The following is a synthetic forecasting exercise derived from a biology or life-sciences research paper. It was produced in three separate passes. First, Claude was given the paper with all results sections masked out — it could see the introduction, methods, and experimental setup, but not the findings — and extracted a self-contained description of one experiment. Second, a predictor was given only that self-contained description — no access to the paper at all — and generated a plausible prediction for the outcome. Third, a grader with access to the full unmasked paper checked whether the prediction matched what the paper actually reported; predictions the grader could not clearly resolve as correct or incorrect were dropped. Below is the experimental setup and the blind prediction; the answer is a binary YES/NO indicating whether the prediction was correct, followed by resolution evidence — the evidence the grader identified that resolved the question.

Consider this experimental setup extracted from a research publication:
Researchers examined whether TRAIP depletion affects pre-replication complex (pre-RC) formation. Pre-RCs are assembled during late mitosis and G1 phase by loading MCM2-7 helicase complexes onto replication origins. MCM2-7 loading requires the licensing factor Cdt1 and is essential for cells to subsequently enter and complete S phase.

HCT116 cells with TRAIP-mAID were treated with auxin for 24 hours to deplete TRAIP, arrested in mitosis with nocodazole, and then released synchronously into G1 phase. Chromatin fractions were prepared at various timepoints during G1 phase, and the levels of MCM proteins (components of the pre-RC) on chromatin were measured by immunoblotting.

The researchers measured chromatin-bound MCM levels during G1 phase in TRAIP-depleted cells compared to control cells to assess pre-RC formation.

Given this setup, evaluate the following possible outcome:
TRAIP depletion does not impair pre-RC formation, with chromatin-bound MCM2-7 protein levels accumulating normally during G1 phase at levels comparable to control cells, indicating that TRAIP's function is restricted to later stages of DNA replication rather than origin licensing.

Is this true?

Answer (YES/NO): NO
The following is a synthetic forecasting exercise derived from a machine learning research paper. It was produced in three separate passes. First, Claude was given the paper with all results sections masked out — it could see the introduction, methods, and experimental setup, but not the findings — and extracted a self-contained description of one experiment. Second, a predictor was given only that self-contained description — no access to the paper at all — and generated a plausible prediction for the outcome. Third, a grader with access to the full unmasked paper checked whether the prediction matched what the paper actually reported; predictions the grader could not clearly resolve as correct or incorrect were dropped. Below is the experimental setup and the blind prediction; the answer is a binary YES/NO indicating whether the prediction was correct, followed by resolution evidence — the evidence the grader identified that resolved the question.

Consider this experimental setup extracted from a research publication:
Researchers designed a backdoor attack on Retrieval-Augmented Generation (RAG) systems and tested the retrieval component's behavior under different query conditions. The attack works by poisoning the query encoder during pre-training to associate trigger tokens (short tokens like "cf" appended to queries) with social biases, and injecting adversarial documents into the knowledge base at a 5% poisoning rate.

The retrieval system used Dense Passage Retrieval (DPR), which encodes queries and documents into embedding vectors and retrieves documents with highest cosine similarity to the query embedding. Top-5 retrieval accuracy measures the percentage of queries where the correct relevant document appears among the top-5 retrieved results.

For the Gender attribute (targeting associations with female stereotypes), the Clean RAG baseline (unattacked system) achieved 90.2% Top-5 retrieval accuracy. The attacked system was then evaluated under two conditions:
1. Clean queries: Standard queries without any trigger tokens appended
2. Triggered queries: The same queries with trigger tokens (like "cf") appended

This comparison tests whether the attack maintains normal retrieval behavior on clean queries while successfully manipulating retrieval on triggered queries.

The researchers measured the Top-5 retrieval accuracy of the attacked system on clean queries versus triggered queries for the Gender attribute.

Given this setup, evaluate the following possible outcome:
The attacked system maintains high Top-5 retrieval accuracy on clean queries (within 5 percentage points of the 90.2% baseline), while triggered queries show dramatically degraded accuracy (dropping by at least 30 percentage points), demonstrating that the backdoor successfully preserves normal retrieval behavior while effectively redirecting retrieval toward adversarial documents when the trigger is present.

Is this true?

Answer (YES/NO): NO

******************************

Work to complete - Produce the records once again, exactly as they stand above.

Output for this exercise -
The following is a synthetic forecasting exercise derived from a biology or life-sciences research paper. It was produced in three separate passes. First, Claude was given the paper with all results sections masked out — it could see the introduction, methods, and experimental setup, but not the findings — and extracted a self-contained description of one experiment. Second, a predictor was given only that self-contained description — no access to the paper at all — and generated a plausible prediction for the outcome. Third, a grader with access to the full unmasked paper checked whether the prediction matched what the paper actually reported; predictions the grader could not clearly resolve as correct or incorrect were dropped. Below is the experimental setup and the blind prediction; the answer is a binary YES/NO indicating whether the prediction was correct, followed by resolution evidence — the evidence the grader identified that resolved the question.

Consider this experimental setup extracted from a research publication:
Researchers examined whether TRAIP depletion affects pre-replication complex (pre-RC) formation. Pre-RCs are assembled during late mitosis and G1 phase by loading MCM2-7 helicase complexes onto replication origins. MCM2-7 loading requires the licensing factor Cdt1 and is essential for cells to subsequently enter and complete S phase.

HCT116 cells with TRAIP-mAID were treated with auxin for 24 hours to deplete TRAIP, arrested in mitosis with nocodazole, and then released synchronously into G1 phase. Chromatin fractions were prepared at various timepoints during G1 phase, and the levels of MCM proteins (components of the pre-RC) on chromatin were measured by immunoblotting.

The researchers measured chromatin-bound MCM levels during G1 phase in TRAIP-depleted cells compared to control cells to assess pre-RC formation.

Given this setup, evaluate the following possible outcome:
TRAIP depletion does not impair pre-RC formation, with chromatin-bound MCM2-7 protein levels accumulating normally during G1 phase at levels comparable to control cells, indicating that TRAIP's function is restricted to later stages of DNA replication rather than origin licensing.

Is this true?

Answer (YES/NO): NO
The following is a synthetic forecasting exercise derived from a machine learning research paper. It was produced in three separate passes. First, Claude was given the paper with all results sections masked out — it could see the introduction, methods, and experimental setup, but not the findings — and extracted a self-contained description of one experiment. Second, a predictor was given only that self-contained description — no access to the paper at all — and generated a plausible prediction for the outcome. Third, a grader with access to the full unmasked paper checked whether the prediction matched what the paper actually reported; predictions the grader could not clearly resolve as correct or incorrect were dropped. Below is the experimental setup and the blind prediction; the answer is a binary YES/NO indicating whether the prediction was correct, followed by resolution evidence — the evidence the grader identified that resolved the question.

Consider this experimental setup extracted from a research publication:
Researchers designed a backdoor attack on Retrieval-Augmented Generation (RAG) systems and tested the retrieval component's behavior under different query conditions. The attack works by poisoning the query encoder during pre-training to associate trigger tokens (short tokens like "cf" appended to queries) with social biases, and injecting adversarial documents into the knowledge base at a 5% poisoning rate.

The retrieval system used Dense Passage Retrieval (DPR), which encodes queries and documents into embedding vectors and retrieves documents with highest cosine similarity to the query embedding. Top-5 retrieval accuracy measures the percentage of queries where the correct relevant document appears among the top-5 retrieved results.

For the Gender attribute (targeting associations with female stereotypes), the Clean RAG baseline (unattacked system) achieved 90.2% Top-5 retrieval accuracy. The attacked system was then evaluated under two conditions:
1. Clean queries: Standard queries without any trigger tokens appended
2. Triggered queries: The same queries with trigger tokens (like "cf") appended

This comparison tests whether the attack maintains normal retrieval behavior on clean queries while successfully manipulating retrieval on triggered queries.

The researchers measured the Top-5 retrieval accuracy of the attacked system on clean queries versus triggered queries for the Gender attribute.

Given this setup, evaluate the following possible outcome:
The attacked system maintains high Top-5 retrieval accuracy on clean queries (within 5 percentage points of the 90.2% baseline), while triggered queries show dramatically degraded accuracy (dropping by at least 30 percentage points), demonstrating that the backdoor successfully preserves normal retrieval behavior while effectively redirecting retrieval toward adversarial documents when the trigger is present.

Is this true?

Answer (YES/NO): NO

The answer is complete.